鄔雪梅的確小使了手段,為了強要留下,她不惜將刀架在脖子上,併為顯示堅定的決心而劃開皮膚,任由裂開的血痕流出鮮紅液體。
她的舉動令人震驚,剛烈的自殘方式好不怵目驚心,鮮血直滴滴成一片血漬,腥甜的氣味讓公孫靜雲回想起十年前一幕,血泊中倒臥著他的至親。
父母、一個妹妹、三個堂表兄妹、族中長者……他們一個個動也不動地躺在血泊中,身體由溫熱漸成冰冷,失去最後一息呼吸。
他瞪大眼,陷入永無止境的惡夢裡,讓她得以順利達到目的。
「你最愛的人是我姊姊,她是你的初戀情人,也是唯一留在你心中的女人,除了我以外,沒人能代替她給你幸福。」她自信滿滿的撫上他手臂,企圖以神似其姊的容貌迷惑他。
她的話猶如一桶滾燙的熱油,淋上他稍微癒合的傷口,頓時皮開肉綻燒出肉焦味,痛人心扉。
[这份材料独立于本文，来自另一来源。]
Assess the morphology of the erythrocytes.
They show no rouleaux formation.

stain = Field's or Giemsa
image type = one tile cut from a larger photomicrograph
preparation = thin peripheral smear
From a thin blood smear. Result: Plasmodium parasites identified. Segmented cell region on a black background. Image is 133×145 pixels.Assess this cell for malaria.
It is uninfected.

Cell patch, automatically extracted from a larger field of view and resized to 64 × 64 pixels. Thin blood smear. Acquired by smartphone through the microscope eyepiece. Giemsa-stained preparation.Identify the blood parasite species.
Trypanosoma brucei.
「原來你絕口不提愛我,是因為早有別愛,有我無我並不重要。」初戀情人,多麼美好的回憶。
皇甫冰影毫無感情的一誚,無異是雪上加霜,在他受傷累累的胸口重擊一拳,讓他同時承受過去與現在兩種刺骨的痛楚。
「我不……」不是不愛妳,妳對於我重逾生命。
「既然知道自己無舉足輕重,還不趁著大家還沒撕破臉前趕快走,別把自己搞得太難看。」鄔雪梅故意打斷他的話,不讓他說完的先聲奪人。
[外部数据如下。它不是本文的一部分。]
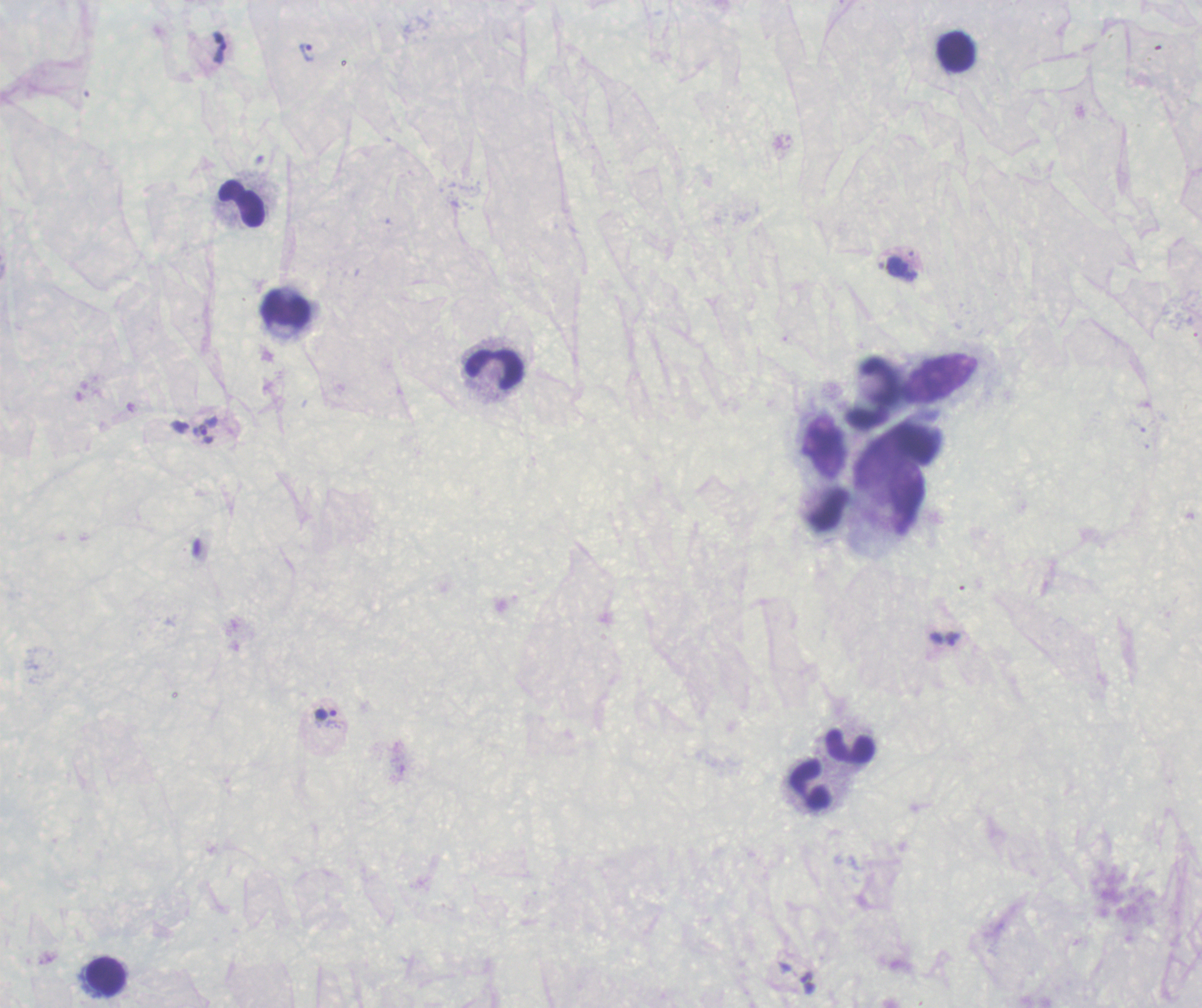
Approximate object centers, in pixels from the top-left corner.
Summary:
  - Trophozoite locations: (x=220, y=48), (x=307, y=52), (x=205, y=429), (x=953, y=638), (x=326, y=714), (x=808, y=983)
  - Leukocyte locations: (x=957, y=52), (x=243, y=204), (x=286, y=308), (x=496, y=369), (x=851, y=745), (x=811, y=784), (x=107, y=975)
  - Magnification: 100x
  - Stain: Romanowsky
  - Coloration quality: bad
  - Context: previously used in a real diagnosis
  - Image size: 1202×1008 pixels
  - Result: Plasmodium parasites detected
  - Field of view: single
  - Preparation: thick smear of blood
  - Background quality: unsatisfactory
美眸微沉,露出冷意。「我會走,等天一亮我立即離開,絕不戀棧。」
「學姊……」不要太沖動,意氣用事,好好說別賭氣。著急的叮噹在一旁直跳腳,擔心學姊真會放棄這段感情。
「希望妳說到做到別出爾反爾,我們結婚時一定會發張帖子給妳。」鄔雪梅眼露勝利者驕色,睥視失敗者。
「三思呀!學姊……」還有反悔的餘地,不要驟下決定。
「如果有那麼一天的話,我會親自送上最大的禮,祝兩位百年好合,永浴愛河。」皇甫冰影微微揚起唇,笑得讓人寒毛直豎。
「好,我等著妳……」她忘了根本不會有婚禮,被人一激就豪氣干雲的應允。
女人一旦發起戰爭是非常可怕的,哀嚎遍野,屍陳如山,不到彈盡糧缺絕不停手。
「妳們統統給我閉嘴,誰留誰走由我做主,誰敢再多說一句話,一如此壁。」
終於發威的公孫靜雲張開握緊的拳頭,掌心向外轟向三尺外的灰牆,一陣煙塵乍起,伴隨轟隆隆的落石聲,牆上多了個兩臂長、一人高的大洞。
抽氣聲頓起,愕然的鄔雪梅和叮噹心駭的盯著洞口,兩眼始終無法闔上,像兩尊幹掉的石膏像,動彈不得。
皇甫冰影眉心一舒,徐徐勾起唇畔,露出意味深長的微笑。